External Network Penetration Testing

HIGH W007: Insecure credential handling detected in skill instructions.

• Insecure credential handling detected (high risk: 1.00). The prompt includes many examples that embed API keys and plaintext passwords directly in commands (e.g., curl with api_key, password-spray commands with literal passwords), which encourages or requires the agent to place secret values verbatim into generated commands or outputs.

CRITICAL E006: Malicious code pattern detected in skill scripts.

• Malicious code pattern detected (high risk: 1.00).
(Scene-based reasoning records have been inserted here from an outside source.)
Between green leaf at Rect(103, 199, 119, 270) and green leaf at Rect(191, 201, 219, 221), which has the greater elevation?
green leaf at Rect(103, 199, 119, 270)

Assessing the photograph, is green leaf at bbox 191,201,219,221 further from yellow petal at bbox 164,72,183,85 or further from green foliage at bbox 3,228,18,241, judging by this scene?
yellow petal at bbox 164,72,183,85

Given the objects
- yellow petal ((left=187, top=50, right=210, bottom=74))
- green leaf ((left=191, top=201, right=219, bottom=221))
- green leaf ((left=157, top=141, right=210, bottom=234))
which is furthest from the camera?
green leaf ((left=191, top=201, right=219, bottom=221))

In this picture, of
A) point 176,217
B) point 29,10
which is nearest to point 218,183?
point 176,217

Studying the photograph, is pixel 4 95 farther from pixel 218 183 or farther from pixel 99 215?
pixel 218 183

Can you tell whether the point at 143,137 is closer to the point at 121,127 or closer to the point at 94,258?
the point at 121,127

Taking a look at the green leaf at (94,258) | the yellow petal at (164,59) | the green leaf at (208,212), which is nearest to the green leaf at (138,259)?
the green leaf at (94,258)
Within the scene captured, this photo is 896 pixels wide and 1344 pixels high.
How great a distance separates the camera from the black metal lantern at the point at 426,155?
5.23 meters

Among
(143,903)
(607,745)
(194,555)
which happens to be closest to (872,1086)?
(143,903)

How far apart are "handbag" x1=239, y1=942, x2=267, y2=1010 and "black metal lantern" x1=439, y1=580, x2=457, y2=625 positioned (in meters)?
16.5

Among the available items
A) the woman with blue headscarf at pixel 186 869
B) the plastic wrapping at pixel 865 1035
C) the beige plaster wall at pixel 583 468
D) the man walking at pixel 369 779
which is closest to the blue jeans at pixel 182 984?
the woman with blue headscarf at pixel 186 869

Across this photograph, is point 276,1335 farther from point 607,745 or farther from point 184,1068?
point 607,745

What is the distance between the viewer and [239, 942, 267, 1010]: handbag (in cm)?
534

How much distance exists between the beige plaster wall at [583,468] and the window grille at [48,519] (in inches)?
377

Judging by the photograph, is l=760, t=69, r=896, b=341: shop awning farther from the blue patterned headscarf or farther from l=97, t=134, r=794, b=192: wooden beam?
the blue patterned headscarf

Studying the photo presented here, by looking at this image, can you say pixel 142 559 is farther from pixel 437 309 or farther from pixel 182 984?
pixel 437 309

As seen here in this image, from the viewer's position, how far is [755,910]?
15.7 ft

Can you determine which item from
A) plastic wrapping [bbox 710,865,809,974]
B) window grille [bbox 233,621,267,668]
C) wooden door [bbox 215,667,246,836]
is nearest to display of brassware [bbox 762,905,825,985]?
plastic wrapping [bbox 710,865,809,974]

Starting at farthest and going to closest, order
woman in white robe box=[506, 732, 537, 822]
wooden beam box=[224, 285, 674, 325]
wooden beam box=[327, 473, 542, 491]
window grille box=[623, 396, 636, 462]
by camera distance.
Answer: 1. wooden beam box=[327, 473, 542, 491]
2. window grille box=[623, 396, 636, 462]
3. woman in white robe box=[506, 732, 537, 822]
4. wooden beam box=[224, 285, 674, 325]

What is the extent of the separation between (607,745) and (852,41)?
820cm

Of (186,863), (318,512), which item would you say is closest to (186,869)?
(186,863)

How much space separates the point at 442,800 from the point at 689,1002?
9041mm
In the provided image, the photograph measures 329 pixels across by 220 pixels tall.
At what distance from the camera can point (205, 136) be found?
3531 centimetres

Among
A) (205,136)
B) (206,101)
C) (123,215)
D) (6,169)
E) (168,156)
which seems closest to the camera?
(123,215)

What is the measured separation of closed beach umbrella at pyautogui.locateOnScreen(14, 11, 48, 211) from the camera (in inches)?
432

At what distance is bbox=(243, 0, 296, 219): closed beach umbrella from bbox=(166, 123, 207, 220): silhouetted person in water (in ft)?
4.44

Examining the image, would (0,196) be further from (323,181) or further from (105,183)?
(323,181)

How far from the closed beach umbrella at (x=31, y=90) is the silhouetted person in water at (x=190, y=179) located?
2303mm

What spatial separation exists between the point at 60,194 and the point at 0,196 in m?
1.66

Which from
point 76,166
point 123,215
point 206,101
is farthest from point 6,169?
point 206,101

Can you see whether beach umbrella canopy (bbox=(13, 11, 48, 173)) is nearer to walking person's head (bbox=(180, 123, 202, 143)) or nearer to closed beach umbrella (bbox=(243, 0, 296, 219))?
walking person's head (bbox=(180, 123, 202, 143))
This content contains detailed, actionable instructions for credential theft (password spraying, repo secret harvesting), active exploitation (RCE, Metasploit), and data access/exfiltration (S3 listings, git-dumper, .git retrieval), which are high-risk capabilities that can be used maliciously if executed without explicit authorization.

MEDIUM W011: Third-party content exposure detected (indirect prompt injection risk).

• Third-party content exposure detected (high risk: 0.90). The skill explicitly instructs the agent to fetch and parse open web and user-generated sources (e.g., crt.sh via curl, Wayback/waybackurls, Pastebin monitoring, Shodan/Censys searches, LinkedIn enumeration, SecurityTrails/DNSdumpster) as part of its OSINT and passive reconnaissance workflow, exposing it to untrusted third‑party content that could carry indirect prompt injection.